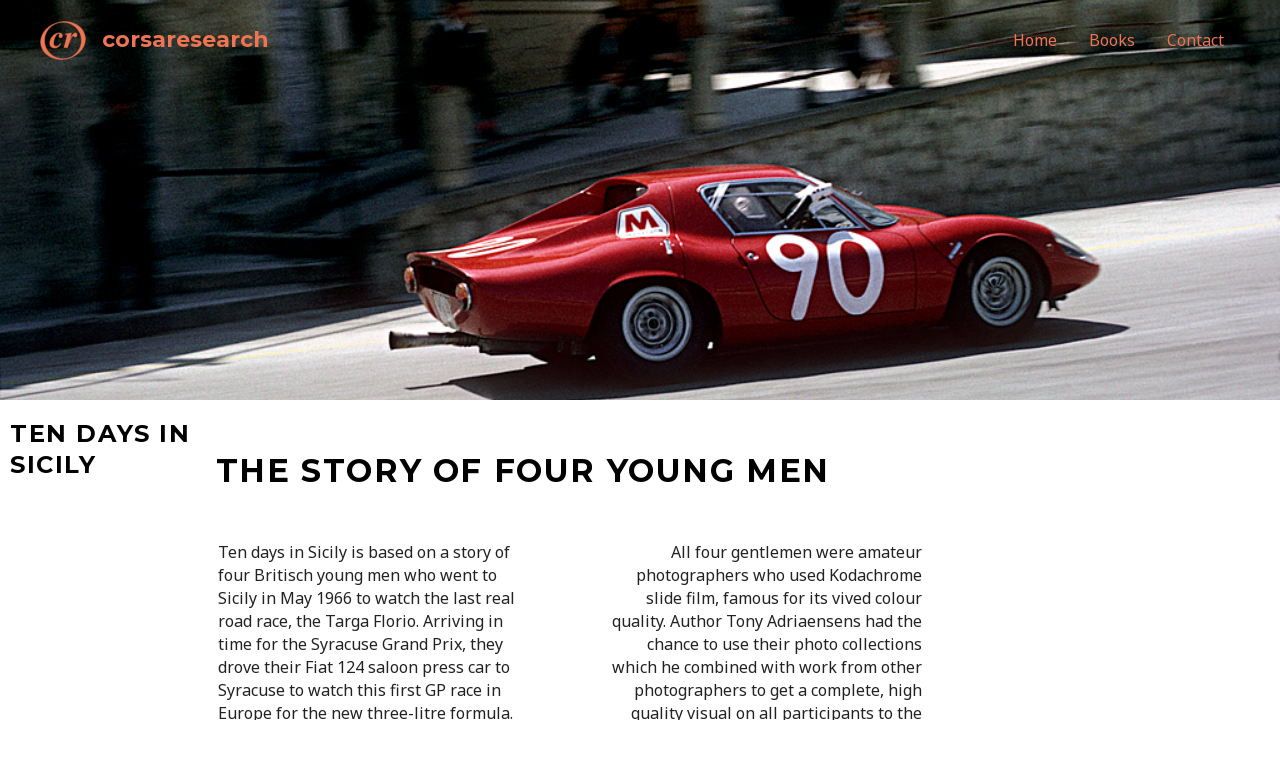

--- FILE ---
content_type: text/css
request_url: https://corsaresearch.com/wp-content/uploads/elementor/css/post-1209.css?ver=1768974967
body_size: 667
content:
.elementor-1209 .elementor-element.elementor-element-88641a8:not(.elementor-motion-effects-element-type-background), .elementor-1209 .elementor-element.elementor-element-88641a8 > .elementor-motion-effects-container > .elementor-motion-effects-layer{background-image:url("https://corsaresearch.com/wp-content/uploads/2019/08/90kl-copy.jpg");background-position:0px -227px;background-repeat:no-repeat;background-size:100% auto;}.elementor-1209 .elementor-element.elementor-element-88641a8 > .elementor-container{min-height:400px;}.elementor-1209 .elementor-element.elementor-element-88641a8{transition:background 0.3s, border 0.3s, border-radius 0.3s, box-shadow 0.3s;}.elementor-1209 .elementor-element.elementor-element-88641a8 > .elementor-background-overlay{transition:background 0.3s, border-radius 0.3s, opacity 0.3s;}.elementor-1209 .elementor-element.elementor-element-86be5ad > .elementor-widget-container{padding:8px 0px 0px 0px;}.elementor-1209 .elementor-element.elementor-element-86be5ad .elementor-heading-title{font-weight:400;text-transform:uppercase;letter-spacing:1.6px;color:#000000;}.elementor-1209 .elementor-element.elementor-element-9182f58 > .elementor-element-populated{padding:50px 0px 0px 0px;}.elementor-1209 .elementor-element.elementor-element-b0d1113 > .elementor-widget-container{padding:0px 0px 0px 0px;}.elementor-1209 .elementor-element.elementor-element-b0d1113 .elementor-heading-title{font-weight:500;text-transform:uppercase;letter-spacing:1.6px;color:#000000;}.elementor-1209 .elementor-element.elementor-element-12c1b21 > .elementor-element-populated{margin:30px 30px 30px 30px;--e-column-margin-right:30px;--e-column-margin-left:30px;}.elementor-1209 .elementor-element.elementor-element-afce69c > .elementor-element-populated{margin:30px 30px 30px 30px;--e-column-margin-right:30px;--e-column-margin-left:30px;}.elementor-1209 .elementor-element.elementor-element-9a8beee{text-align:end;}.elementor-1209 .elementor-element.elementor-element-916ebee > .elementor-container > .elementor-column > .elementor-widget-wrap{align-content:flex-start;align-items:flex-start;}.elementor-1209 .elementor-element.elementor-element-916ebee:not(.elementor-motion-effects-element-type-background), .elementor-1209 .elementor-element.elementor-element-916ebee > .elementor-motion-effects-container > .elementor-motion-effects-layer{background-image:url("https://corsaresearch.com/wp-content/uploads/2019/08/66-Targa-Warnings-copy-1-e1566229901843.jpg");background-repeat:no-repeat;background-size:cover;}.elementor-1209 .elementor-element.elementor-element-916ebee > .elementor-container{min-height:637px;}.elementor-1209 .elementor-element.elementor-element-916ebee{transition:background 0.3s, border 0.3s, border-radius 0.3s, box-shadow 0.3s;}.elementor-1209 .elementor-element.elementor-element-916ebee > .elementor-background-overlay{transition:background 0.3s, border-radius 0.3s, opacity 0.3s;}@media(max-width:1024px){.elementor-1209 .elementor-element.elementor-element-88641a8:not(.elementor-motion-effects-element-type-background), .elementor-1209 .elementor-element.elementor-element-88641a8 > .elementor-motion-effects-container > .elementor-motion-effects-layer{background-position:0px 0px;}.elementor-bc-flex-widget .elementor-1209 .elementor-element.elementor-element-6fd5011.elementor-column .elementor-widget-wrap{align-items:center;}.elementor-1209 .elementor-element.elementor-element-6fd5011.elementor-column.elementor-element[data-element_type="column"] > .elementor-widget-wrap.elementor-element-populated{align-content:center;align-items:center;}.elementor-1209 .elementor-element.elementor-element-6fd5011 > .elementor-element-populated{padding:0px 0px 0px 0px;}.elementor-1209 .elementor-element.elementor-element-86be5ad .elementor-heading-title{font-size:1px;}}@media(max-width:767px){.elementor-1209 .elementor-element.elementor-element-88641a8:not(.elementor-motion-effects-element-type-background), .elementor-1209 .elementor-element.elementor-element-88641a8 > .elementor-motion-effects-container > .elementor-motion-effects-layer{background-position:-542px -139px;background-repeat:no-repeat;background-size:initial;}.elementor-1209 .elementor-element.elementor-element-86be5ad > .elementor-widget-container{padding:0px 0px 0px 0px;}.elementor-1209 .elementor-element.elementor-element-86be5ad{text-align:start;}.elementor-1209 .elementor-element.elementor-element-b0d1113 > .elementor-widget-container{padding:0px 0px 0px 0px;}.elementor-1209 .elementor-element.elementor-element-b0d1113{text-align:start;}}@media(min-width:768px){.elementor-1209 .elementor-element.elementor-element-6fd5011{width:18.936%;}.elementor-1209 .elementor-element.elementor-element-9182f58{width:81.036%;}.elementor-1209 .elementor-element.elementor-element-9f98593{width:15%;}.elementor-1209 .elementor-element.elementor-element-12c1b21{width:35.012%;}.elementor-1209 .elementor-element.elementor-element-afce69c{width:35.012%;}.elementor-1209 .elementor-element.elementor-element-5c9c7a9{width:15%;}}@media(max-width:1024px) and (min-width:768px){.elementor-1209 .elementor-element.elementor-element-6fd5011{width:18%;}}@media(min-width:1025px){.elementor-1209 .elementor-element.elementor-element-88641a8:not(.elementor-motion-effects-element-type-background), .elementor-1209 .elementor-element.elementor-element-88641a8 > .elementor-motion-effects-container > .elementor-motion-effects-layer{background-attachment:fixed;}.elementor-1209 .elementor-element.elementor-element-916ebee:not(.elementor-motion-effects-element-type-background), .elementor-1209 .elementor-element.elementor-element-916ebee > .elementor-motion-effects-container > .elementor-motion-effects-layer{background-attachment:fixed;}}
...
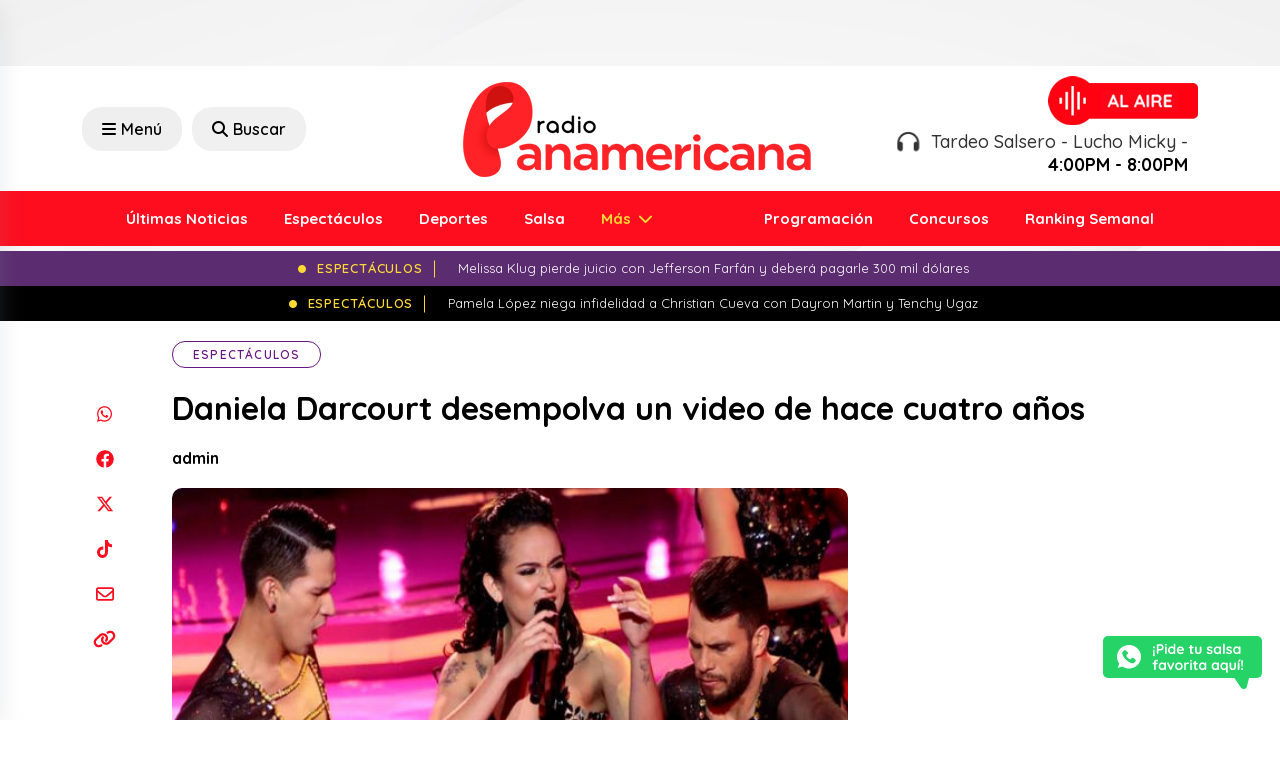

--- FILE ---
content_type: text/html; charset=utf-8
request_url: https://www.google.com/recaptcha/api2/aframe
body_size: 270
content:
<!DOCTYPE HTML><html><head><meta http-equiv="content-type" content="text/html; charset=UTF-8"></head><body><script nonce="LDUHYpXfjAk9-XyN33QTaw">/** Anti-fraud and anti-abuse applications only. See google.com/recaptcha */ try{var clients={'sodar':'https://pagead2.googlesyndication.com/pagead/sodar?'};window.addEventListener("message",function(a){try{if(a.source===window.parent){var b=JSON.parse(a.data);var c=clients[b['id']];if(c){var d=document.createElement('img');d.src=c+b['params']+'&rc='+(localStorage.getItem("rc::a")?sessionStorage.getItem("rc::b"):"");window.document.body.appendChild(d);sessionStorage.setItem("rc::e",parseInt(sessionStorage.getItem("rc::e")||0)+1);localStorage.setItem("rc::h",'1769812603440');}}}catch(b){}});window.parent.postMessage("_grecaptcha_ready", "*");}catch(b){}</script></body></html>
--
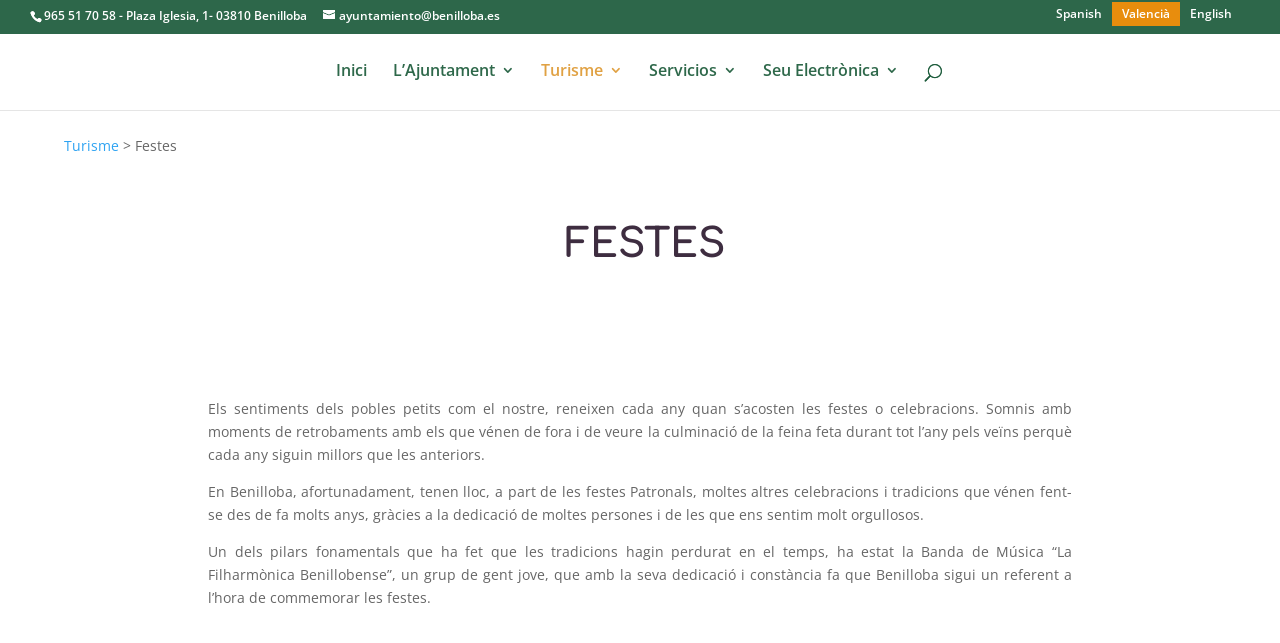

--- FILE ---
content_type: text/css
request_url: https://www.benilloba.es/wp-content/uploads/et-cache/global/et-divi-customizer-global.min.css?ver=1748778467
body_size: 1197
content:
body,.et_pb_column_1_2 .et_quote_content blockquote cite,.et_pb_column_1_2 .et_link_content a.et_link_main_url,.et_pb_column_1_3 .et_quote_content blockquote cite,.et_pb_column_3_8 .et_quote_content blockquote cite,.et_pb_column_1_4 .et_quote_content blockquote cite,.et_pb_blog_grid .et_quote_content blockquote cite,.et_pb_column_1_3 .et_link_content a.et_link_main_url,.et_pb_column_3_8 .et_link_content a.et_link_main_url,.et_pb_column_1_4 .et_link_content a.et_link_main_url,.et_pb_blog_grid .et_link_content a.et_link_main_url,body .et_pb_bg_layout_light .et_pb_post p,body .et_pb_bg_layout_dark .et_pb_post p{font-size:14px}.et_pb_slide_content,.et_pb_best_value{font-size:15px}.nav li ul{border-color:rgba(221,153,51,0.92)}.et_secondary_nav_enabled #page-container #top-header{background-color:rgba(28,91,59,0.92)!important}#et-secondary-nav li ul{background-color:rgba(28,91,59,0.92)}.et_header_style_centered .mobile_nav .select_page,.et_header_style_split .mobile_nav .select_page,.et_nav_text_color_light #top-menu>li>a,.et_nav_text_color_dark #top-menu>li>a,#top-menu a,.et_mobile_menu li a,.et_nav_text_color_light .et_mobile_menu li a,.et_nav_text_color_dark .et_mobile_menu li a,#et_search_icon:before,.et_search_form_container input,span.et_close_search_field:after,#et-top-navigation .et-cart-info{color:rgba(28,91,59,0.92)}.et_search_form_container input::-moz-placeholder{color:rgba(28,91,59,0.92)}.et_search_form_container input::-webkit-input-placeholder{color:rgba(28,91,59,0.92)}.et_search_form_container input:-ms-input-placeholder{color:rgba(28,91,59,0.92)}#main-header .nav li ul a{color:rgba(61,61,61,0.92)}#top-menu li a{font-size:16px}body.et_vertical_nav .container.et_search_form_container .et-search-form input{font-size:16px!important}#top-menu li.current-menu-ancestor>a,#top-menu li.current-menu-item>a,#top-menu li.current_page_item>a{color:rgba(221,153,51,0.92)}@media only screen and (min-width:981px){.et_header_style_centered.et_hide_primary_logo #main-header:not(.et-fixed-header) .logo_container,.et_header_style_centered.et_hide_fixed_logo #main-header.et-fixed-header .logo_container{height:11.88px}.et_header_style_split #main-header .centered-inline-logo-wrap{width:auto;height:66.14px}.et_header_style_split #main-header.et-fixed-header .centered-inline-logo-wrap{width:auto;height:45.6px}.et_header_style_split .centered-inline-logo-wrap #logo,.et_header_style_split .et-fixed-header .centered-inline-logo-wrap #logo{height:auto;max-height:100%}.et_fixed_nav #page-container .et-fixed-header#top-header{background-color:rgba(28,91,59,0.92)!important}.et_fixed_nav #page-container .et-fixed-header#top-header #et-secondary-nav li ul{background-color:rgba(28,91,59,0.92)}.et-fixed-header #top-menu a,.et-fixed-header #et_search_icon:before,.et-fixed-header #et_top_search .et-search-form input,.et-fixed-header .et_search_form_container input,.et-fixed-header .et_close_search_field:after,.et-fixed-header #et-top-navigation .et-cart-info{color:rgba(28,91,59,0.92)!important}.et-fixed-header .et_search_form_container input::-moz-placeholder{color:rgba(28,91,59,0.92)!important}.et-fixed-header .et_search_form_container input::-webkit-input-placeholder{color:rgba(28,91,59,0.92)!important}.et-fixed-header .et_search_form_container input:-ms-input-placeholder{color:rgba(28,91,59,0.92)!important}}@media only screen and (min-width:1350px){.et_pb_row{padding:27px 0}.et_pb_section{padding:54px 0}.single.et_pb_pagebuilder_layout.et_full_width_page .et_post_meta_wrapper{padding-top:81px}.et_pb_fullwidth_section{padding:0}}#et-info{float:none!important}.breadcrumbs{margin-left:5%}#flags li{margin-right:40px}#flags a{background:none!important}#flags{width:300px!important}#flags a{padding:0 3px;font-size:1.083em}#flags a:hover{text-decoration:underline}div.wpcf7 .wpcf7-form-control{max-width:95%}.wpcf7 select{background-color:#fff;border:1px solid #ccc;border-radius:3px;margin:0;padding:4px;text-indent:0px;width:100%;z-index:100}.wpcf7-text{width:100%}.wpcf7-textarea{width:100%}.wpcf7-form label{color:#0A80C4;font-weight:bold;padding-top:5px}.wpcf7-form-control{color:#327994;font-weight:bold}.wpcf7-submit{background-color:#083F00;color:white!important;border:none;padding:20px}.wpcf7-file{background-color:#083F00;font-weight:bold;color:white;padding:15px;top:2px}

#### [What the exercise asks]
Give back exactly the lines of the listing above that run from the line with "content_type: text/html; charset=utf-8" to the line with "Anti-fraud and anti-abuse", inclusive.

#### [Written response]
content_type: text/html; charset=utf-8
request_url: https://www.google.com/recaptcha/api2/aframe
body_size: 270
content:
<!DOCTYPE HTML><html><head><meta http-equiv="content-type" content="text/html; charset=UTF-8"></head><body><script nonce="LDUHYpXfjAk9-XyN33QTaw">/** Anti-fraud and anti-abuse applications only. See google.com/recaptcha */ try{var clients={'sodar':'https://pagead2.googlesyndication.com/pagead/sodar?'};window.addEventListener("message",function(a){try{if(a.source===window.parent){var b=JSON.parse(a.data);var c=clients[b['id']];if(c){var d=document.createElement('img');d.src=c+b['params']+'&rc='+(localStorage.getItem("rc::a")?sessionStorage.getItem("rc::b"):"");window.document.body.appendChild(d);sessionStorage.setItem("rc::e",parseInt(sessionStorage.getItem("rc::e")||0)+1);localStorage.setItem("rc::h",'1769812603440');}}}catch(b){}});window.parent.postMessage("_grecaptcha_ready", "*");}catch(b){}</script></body></html>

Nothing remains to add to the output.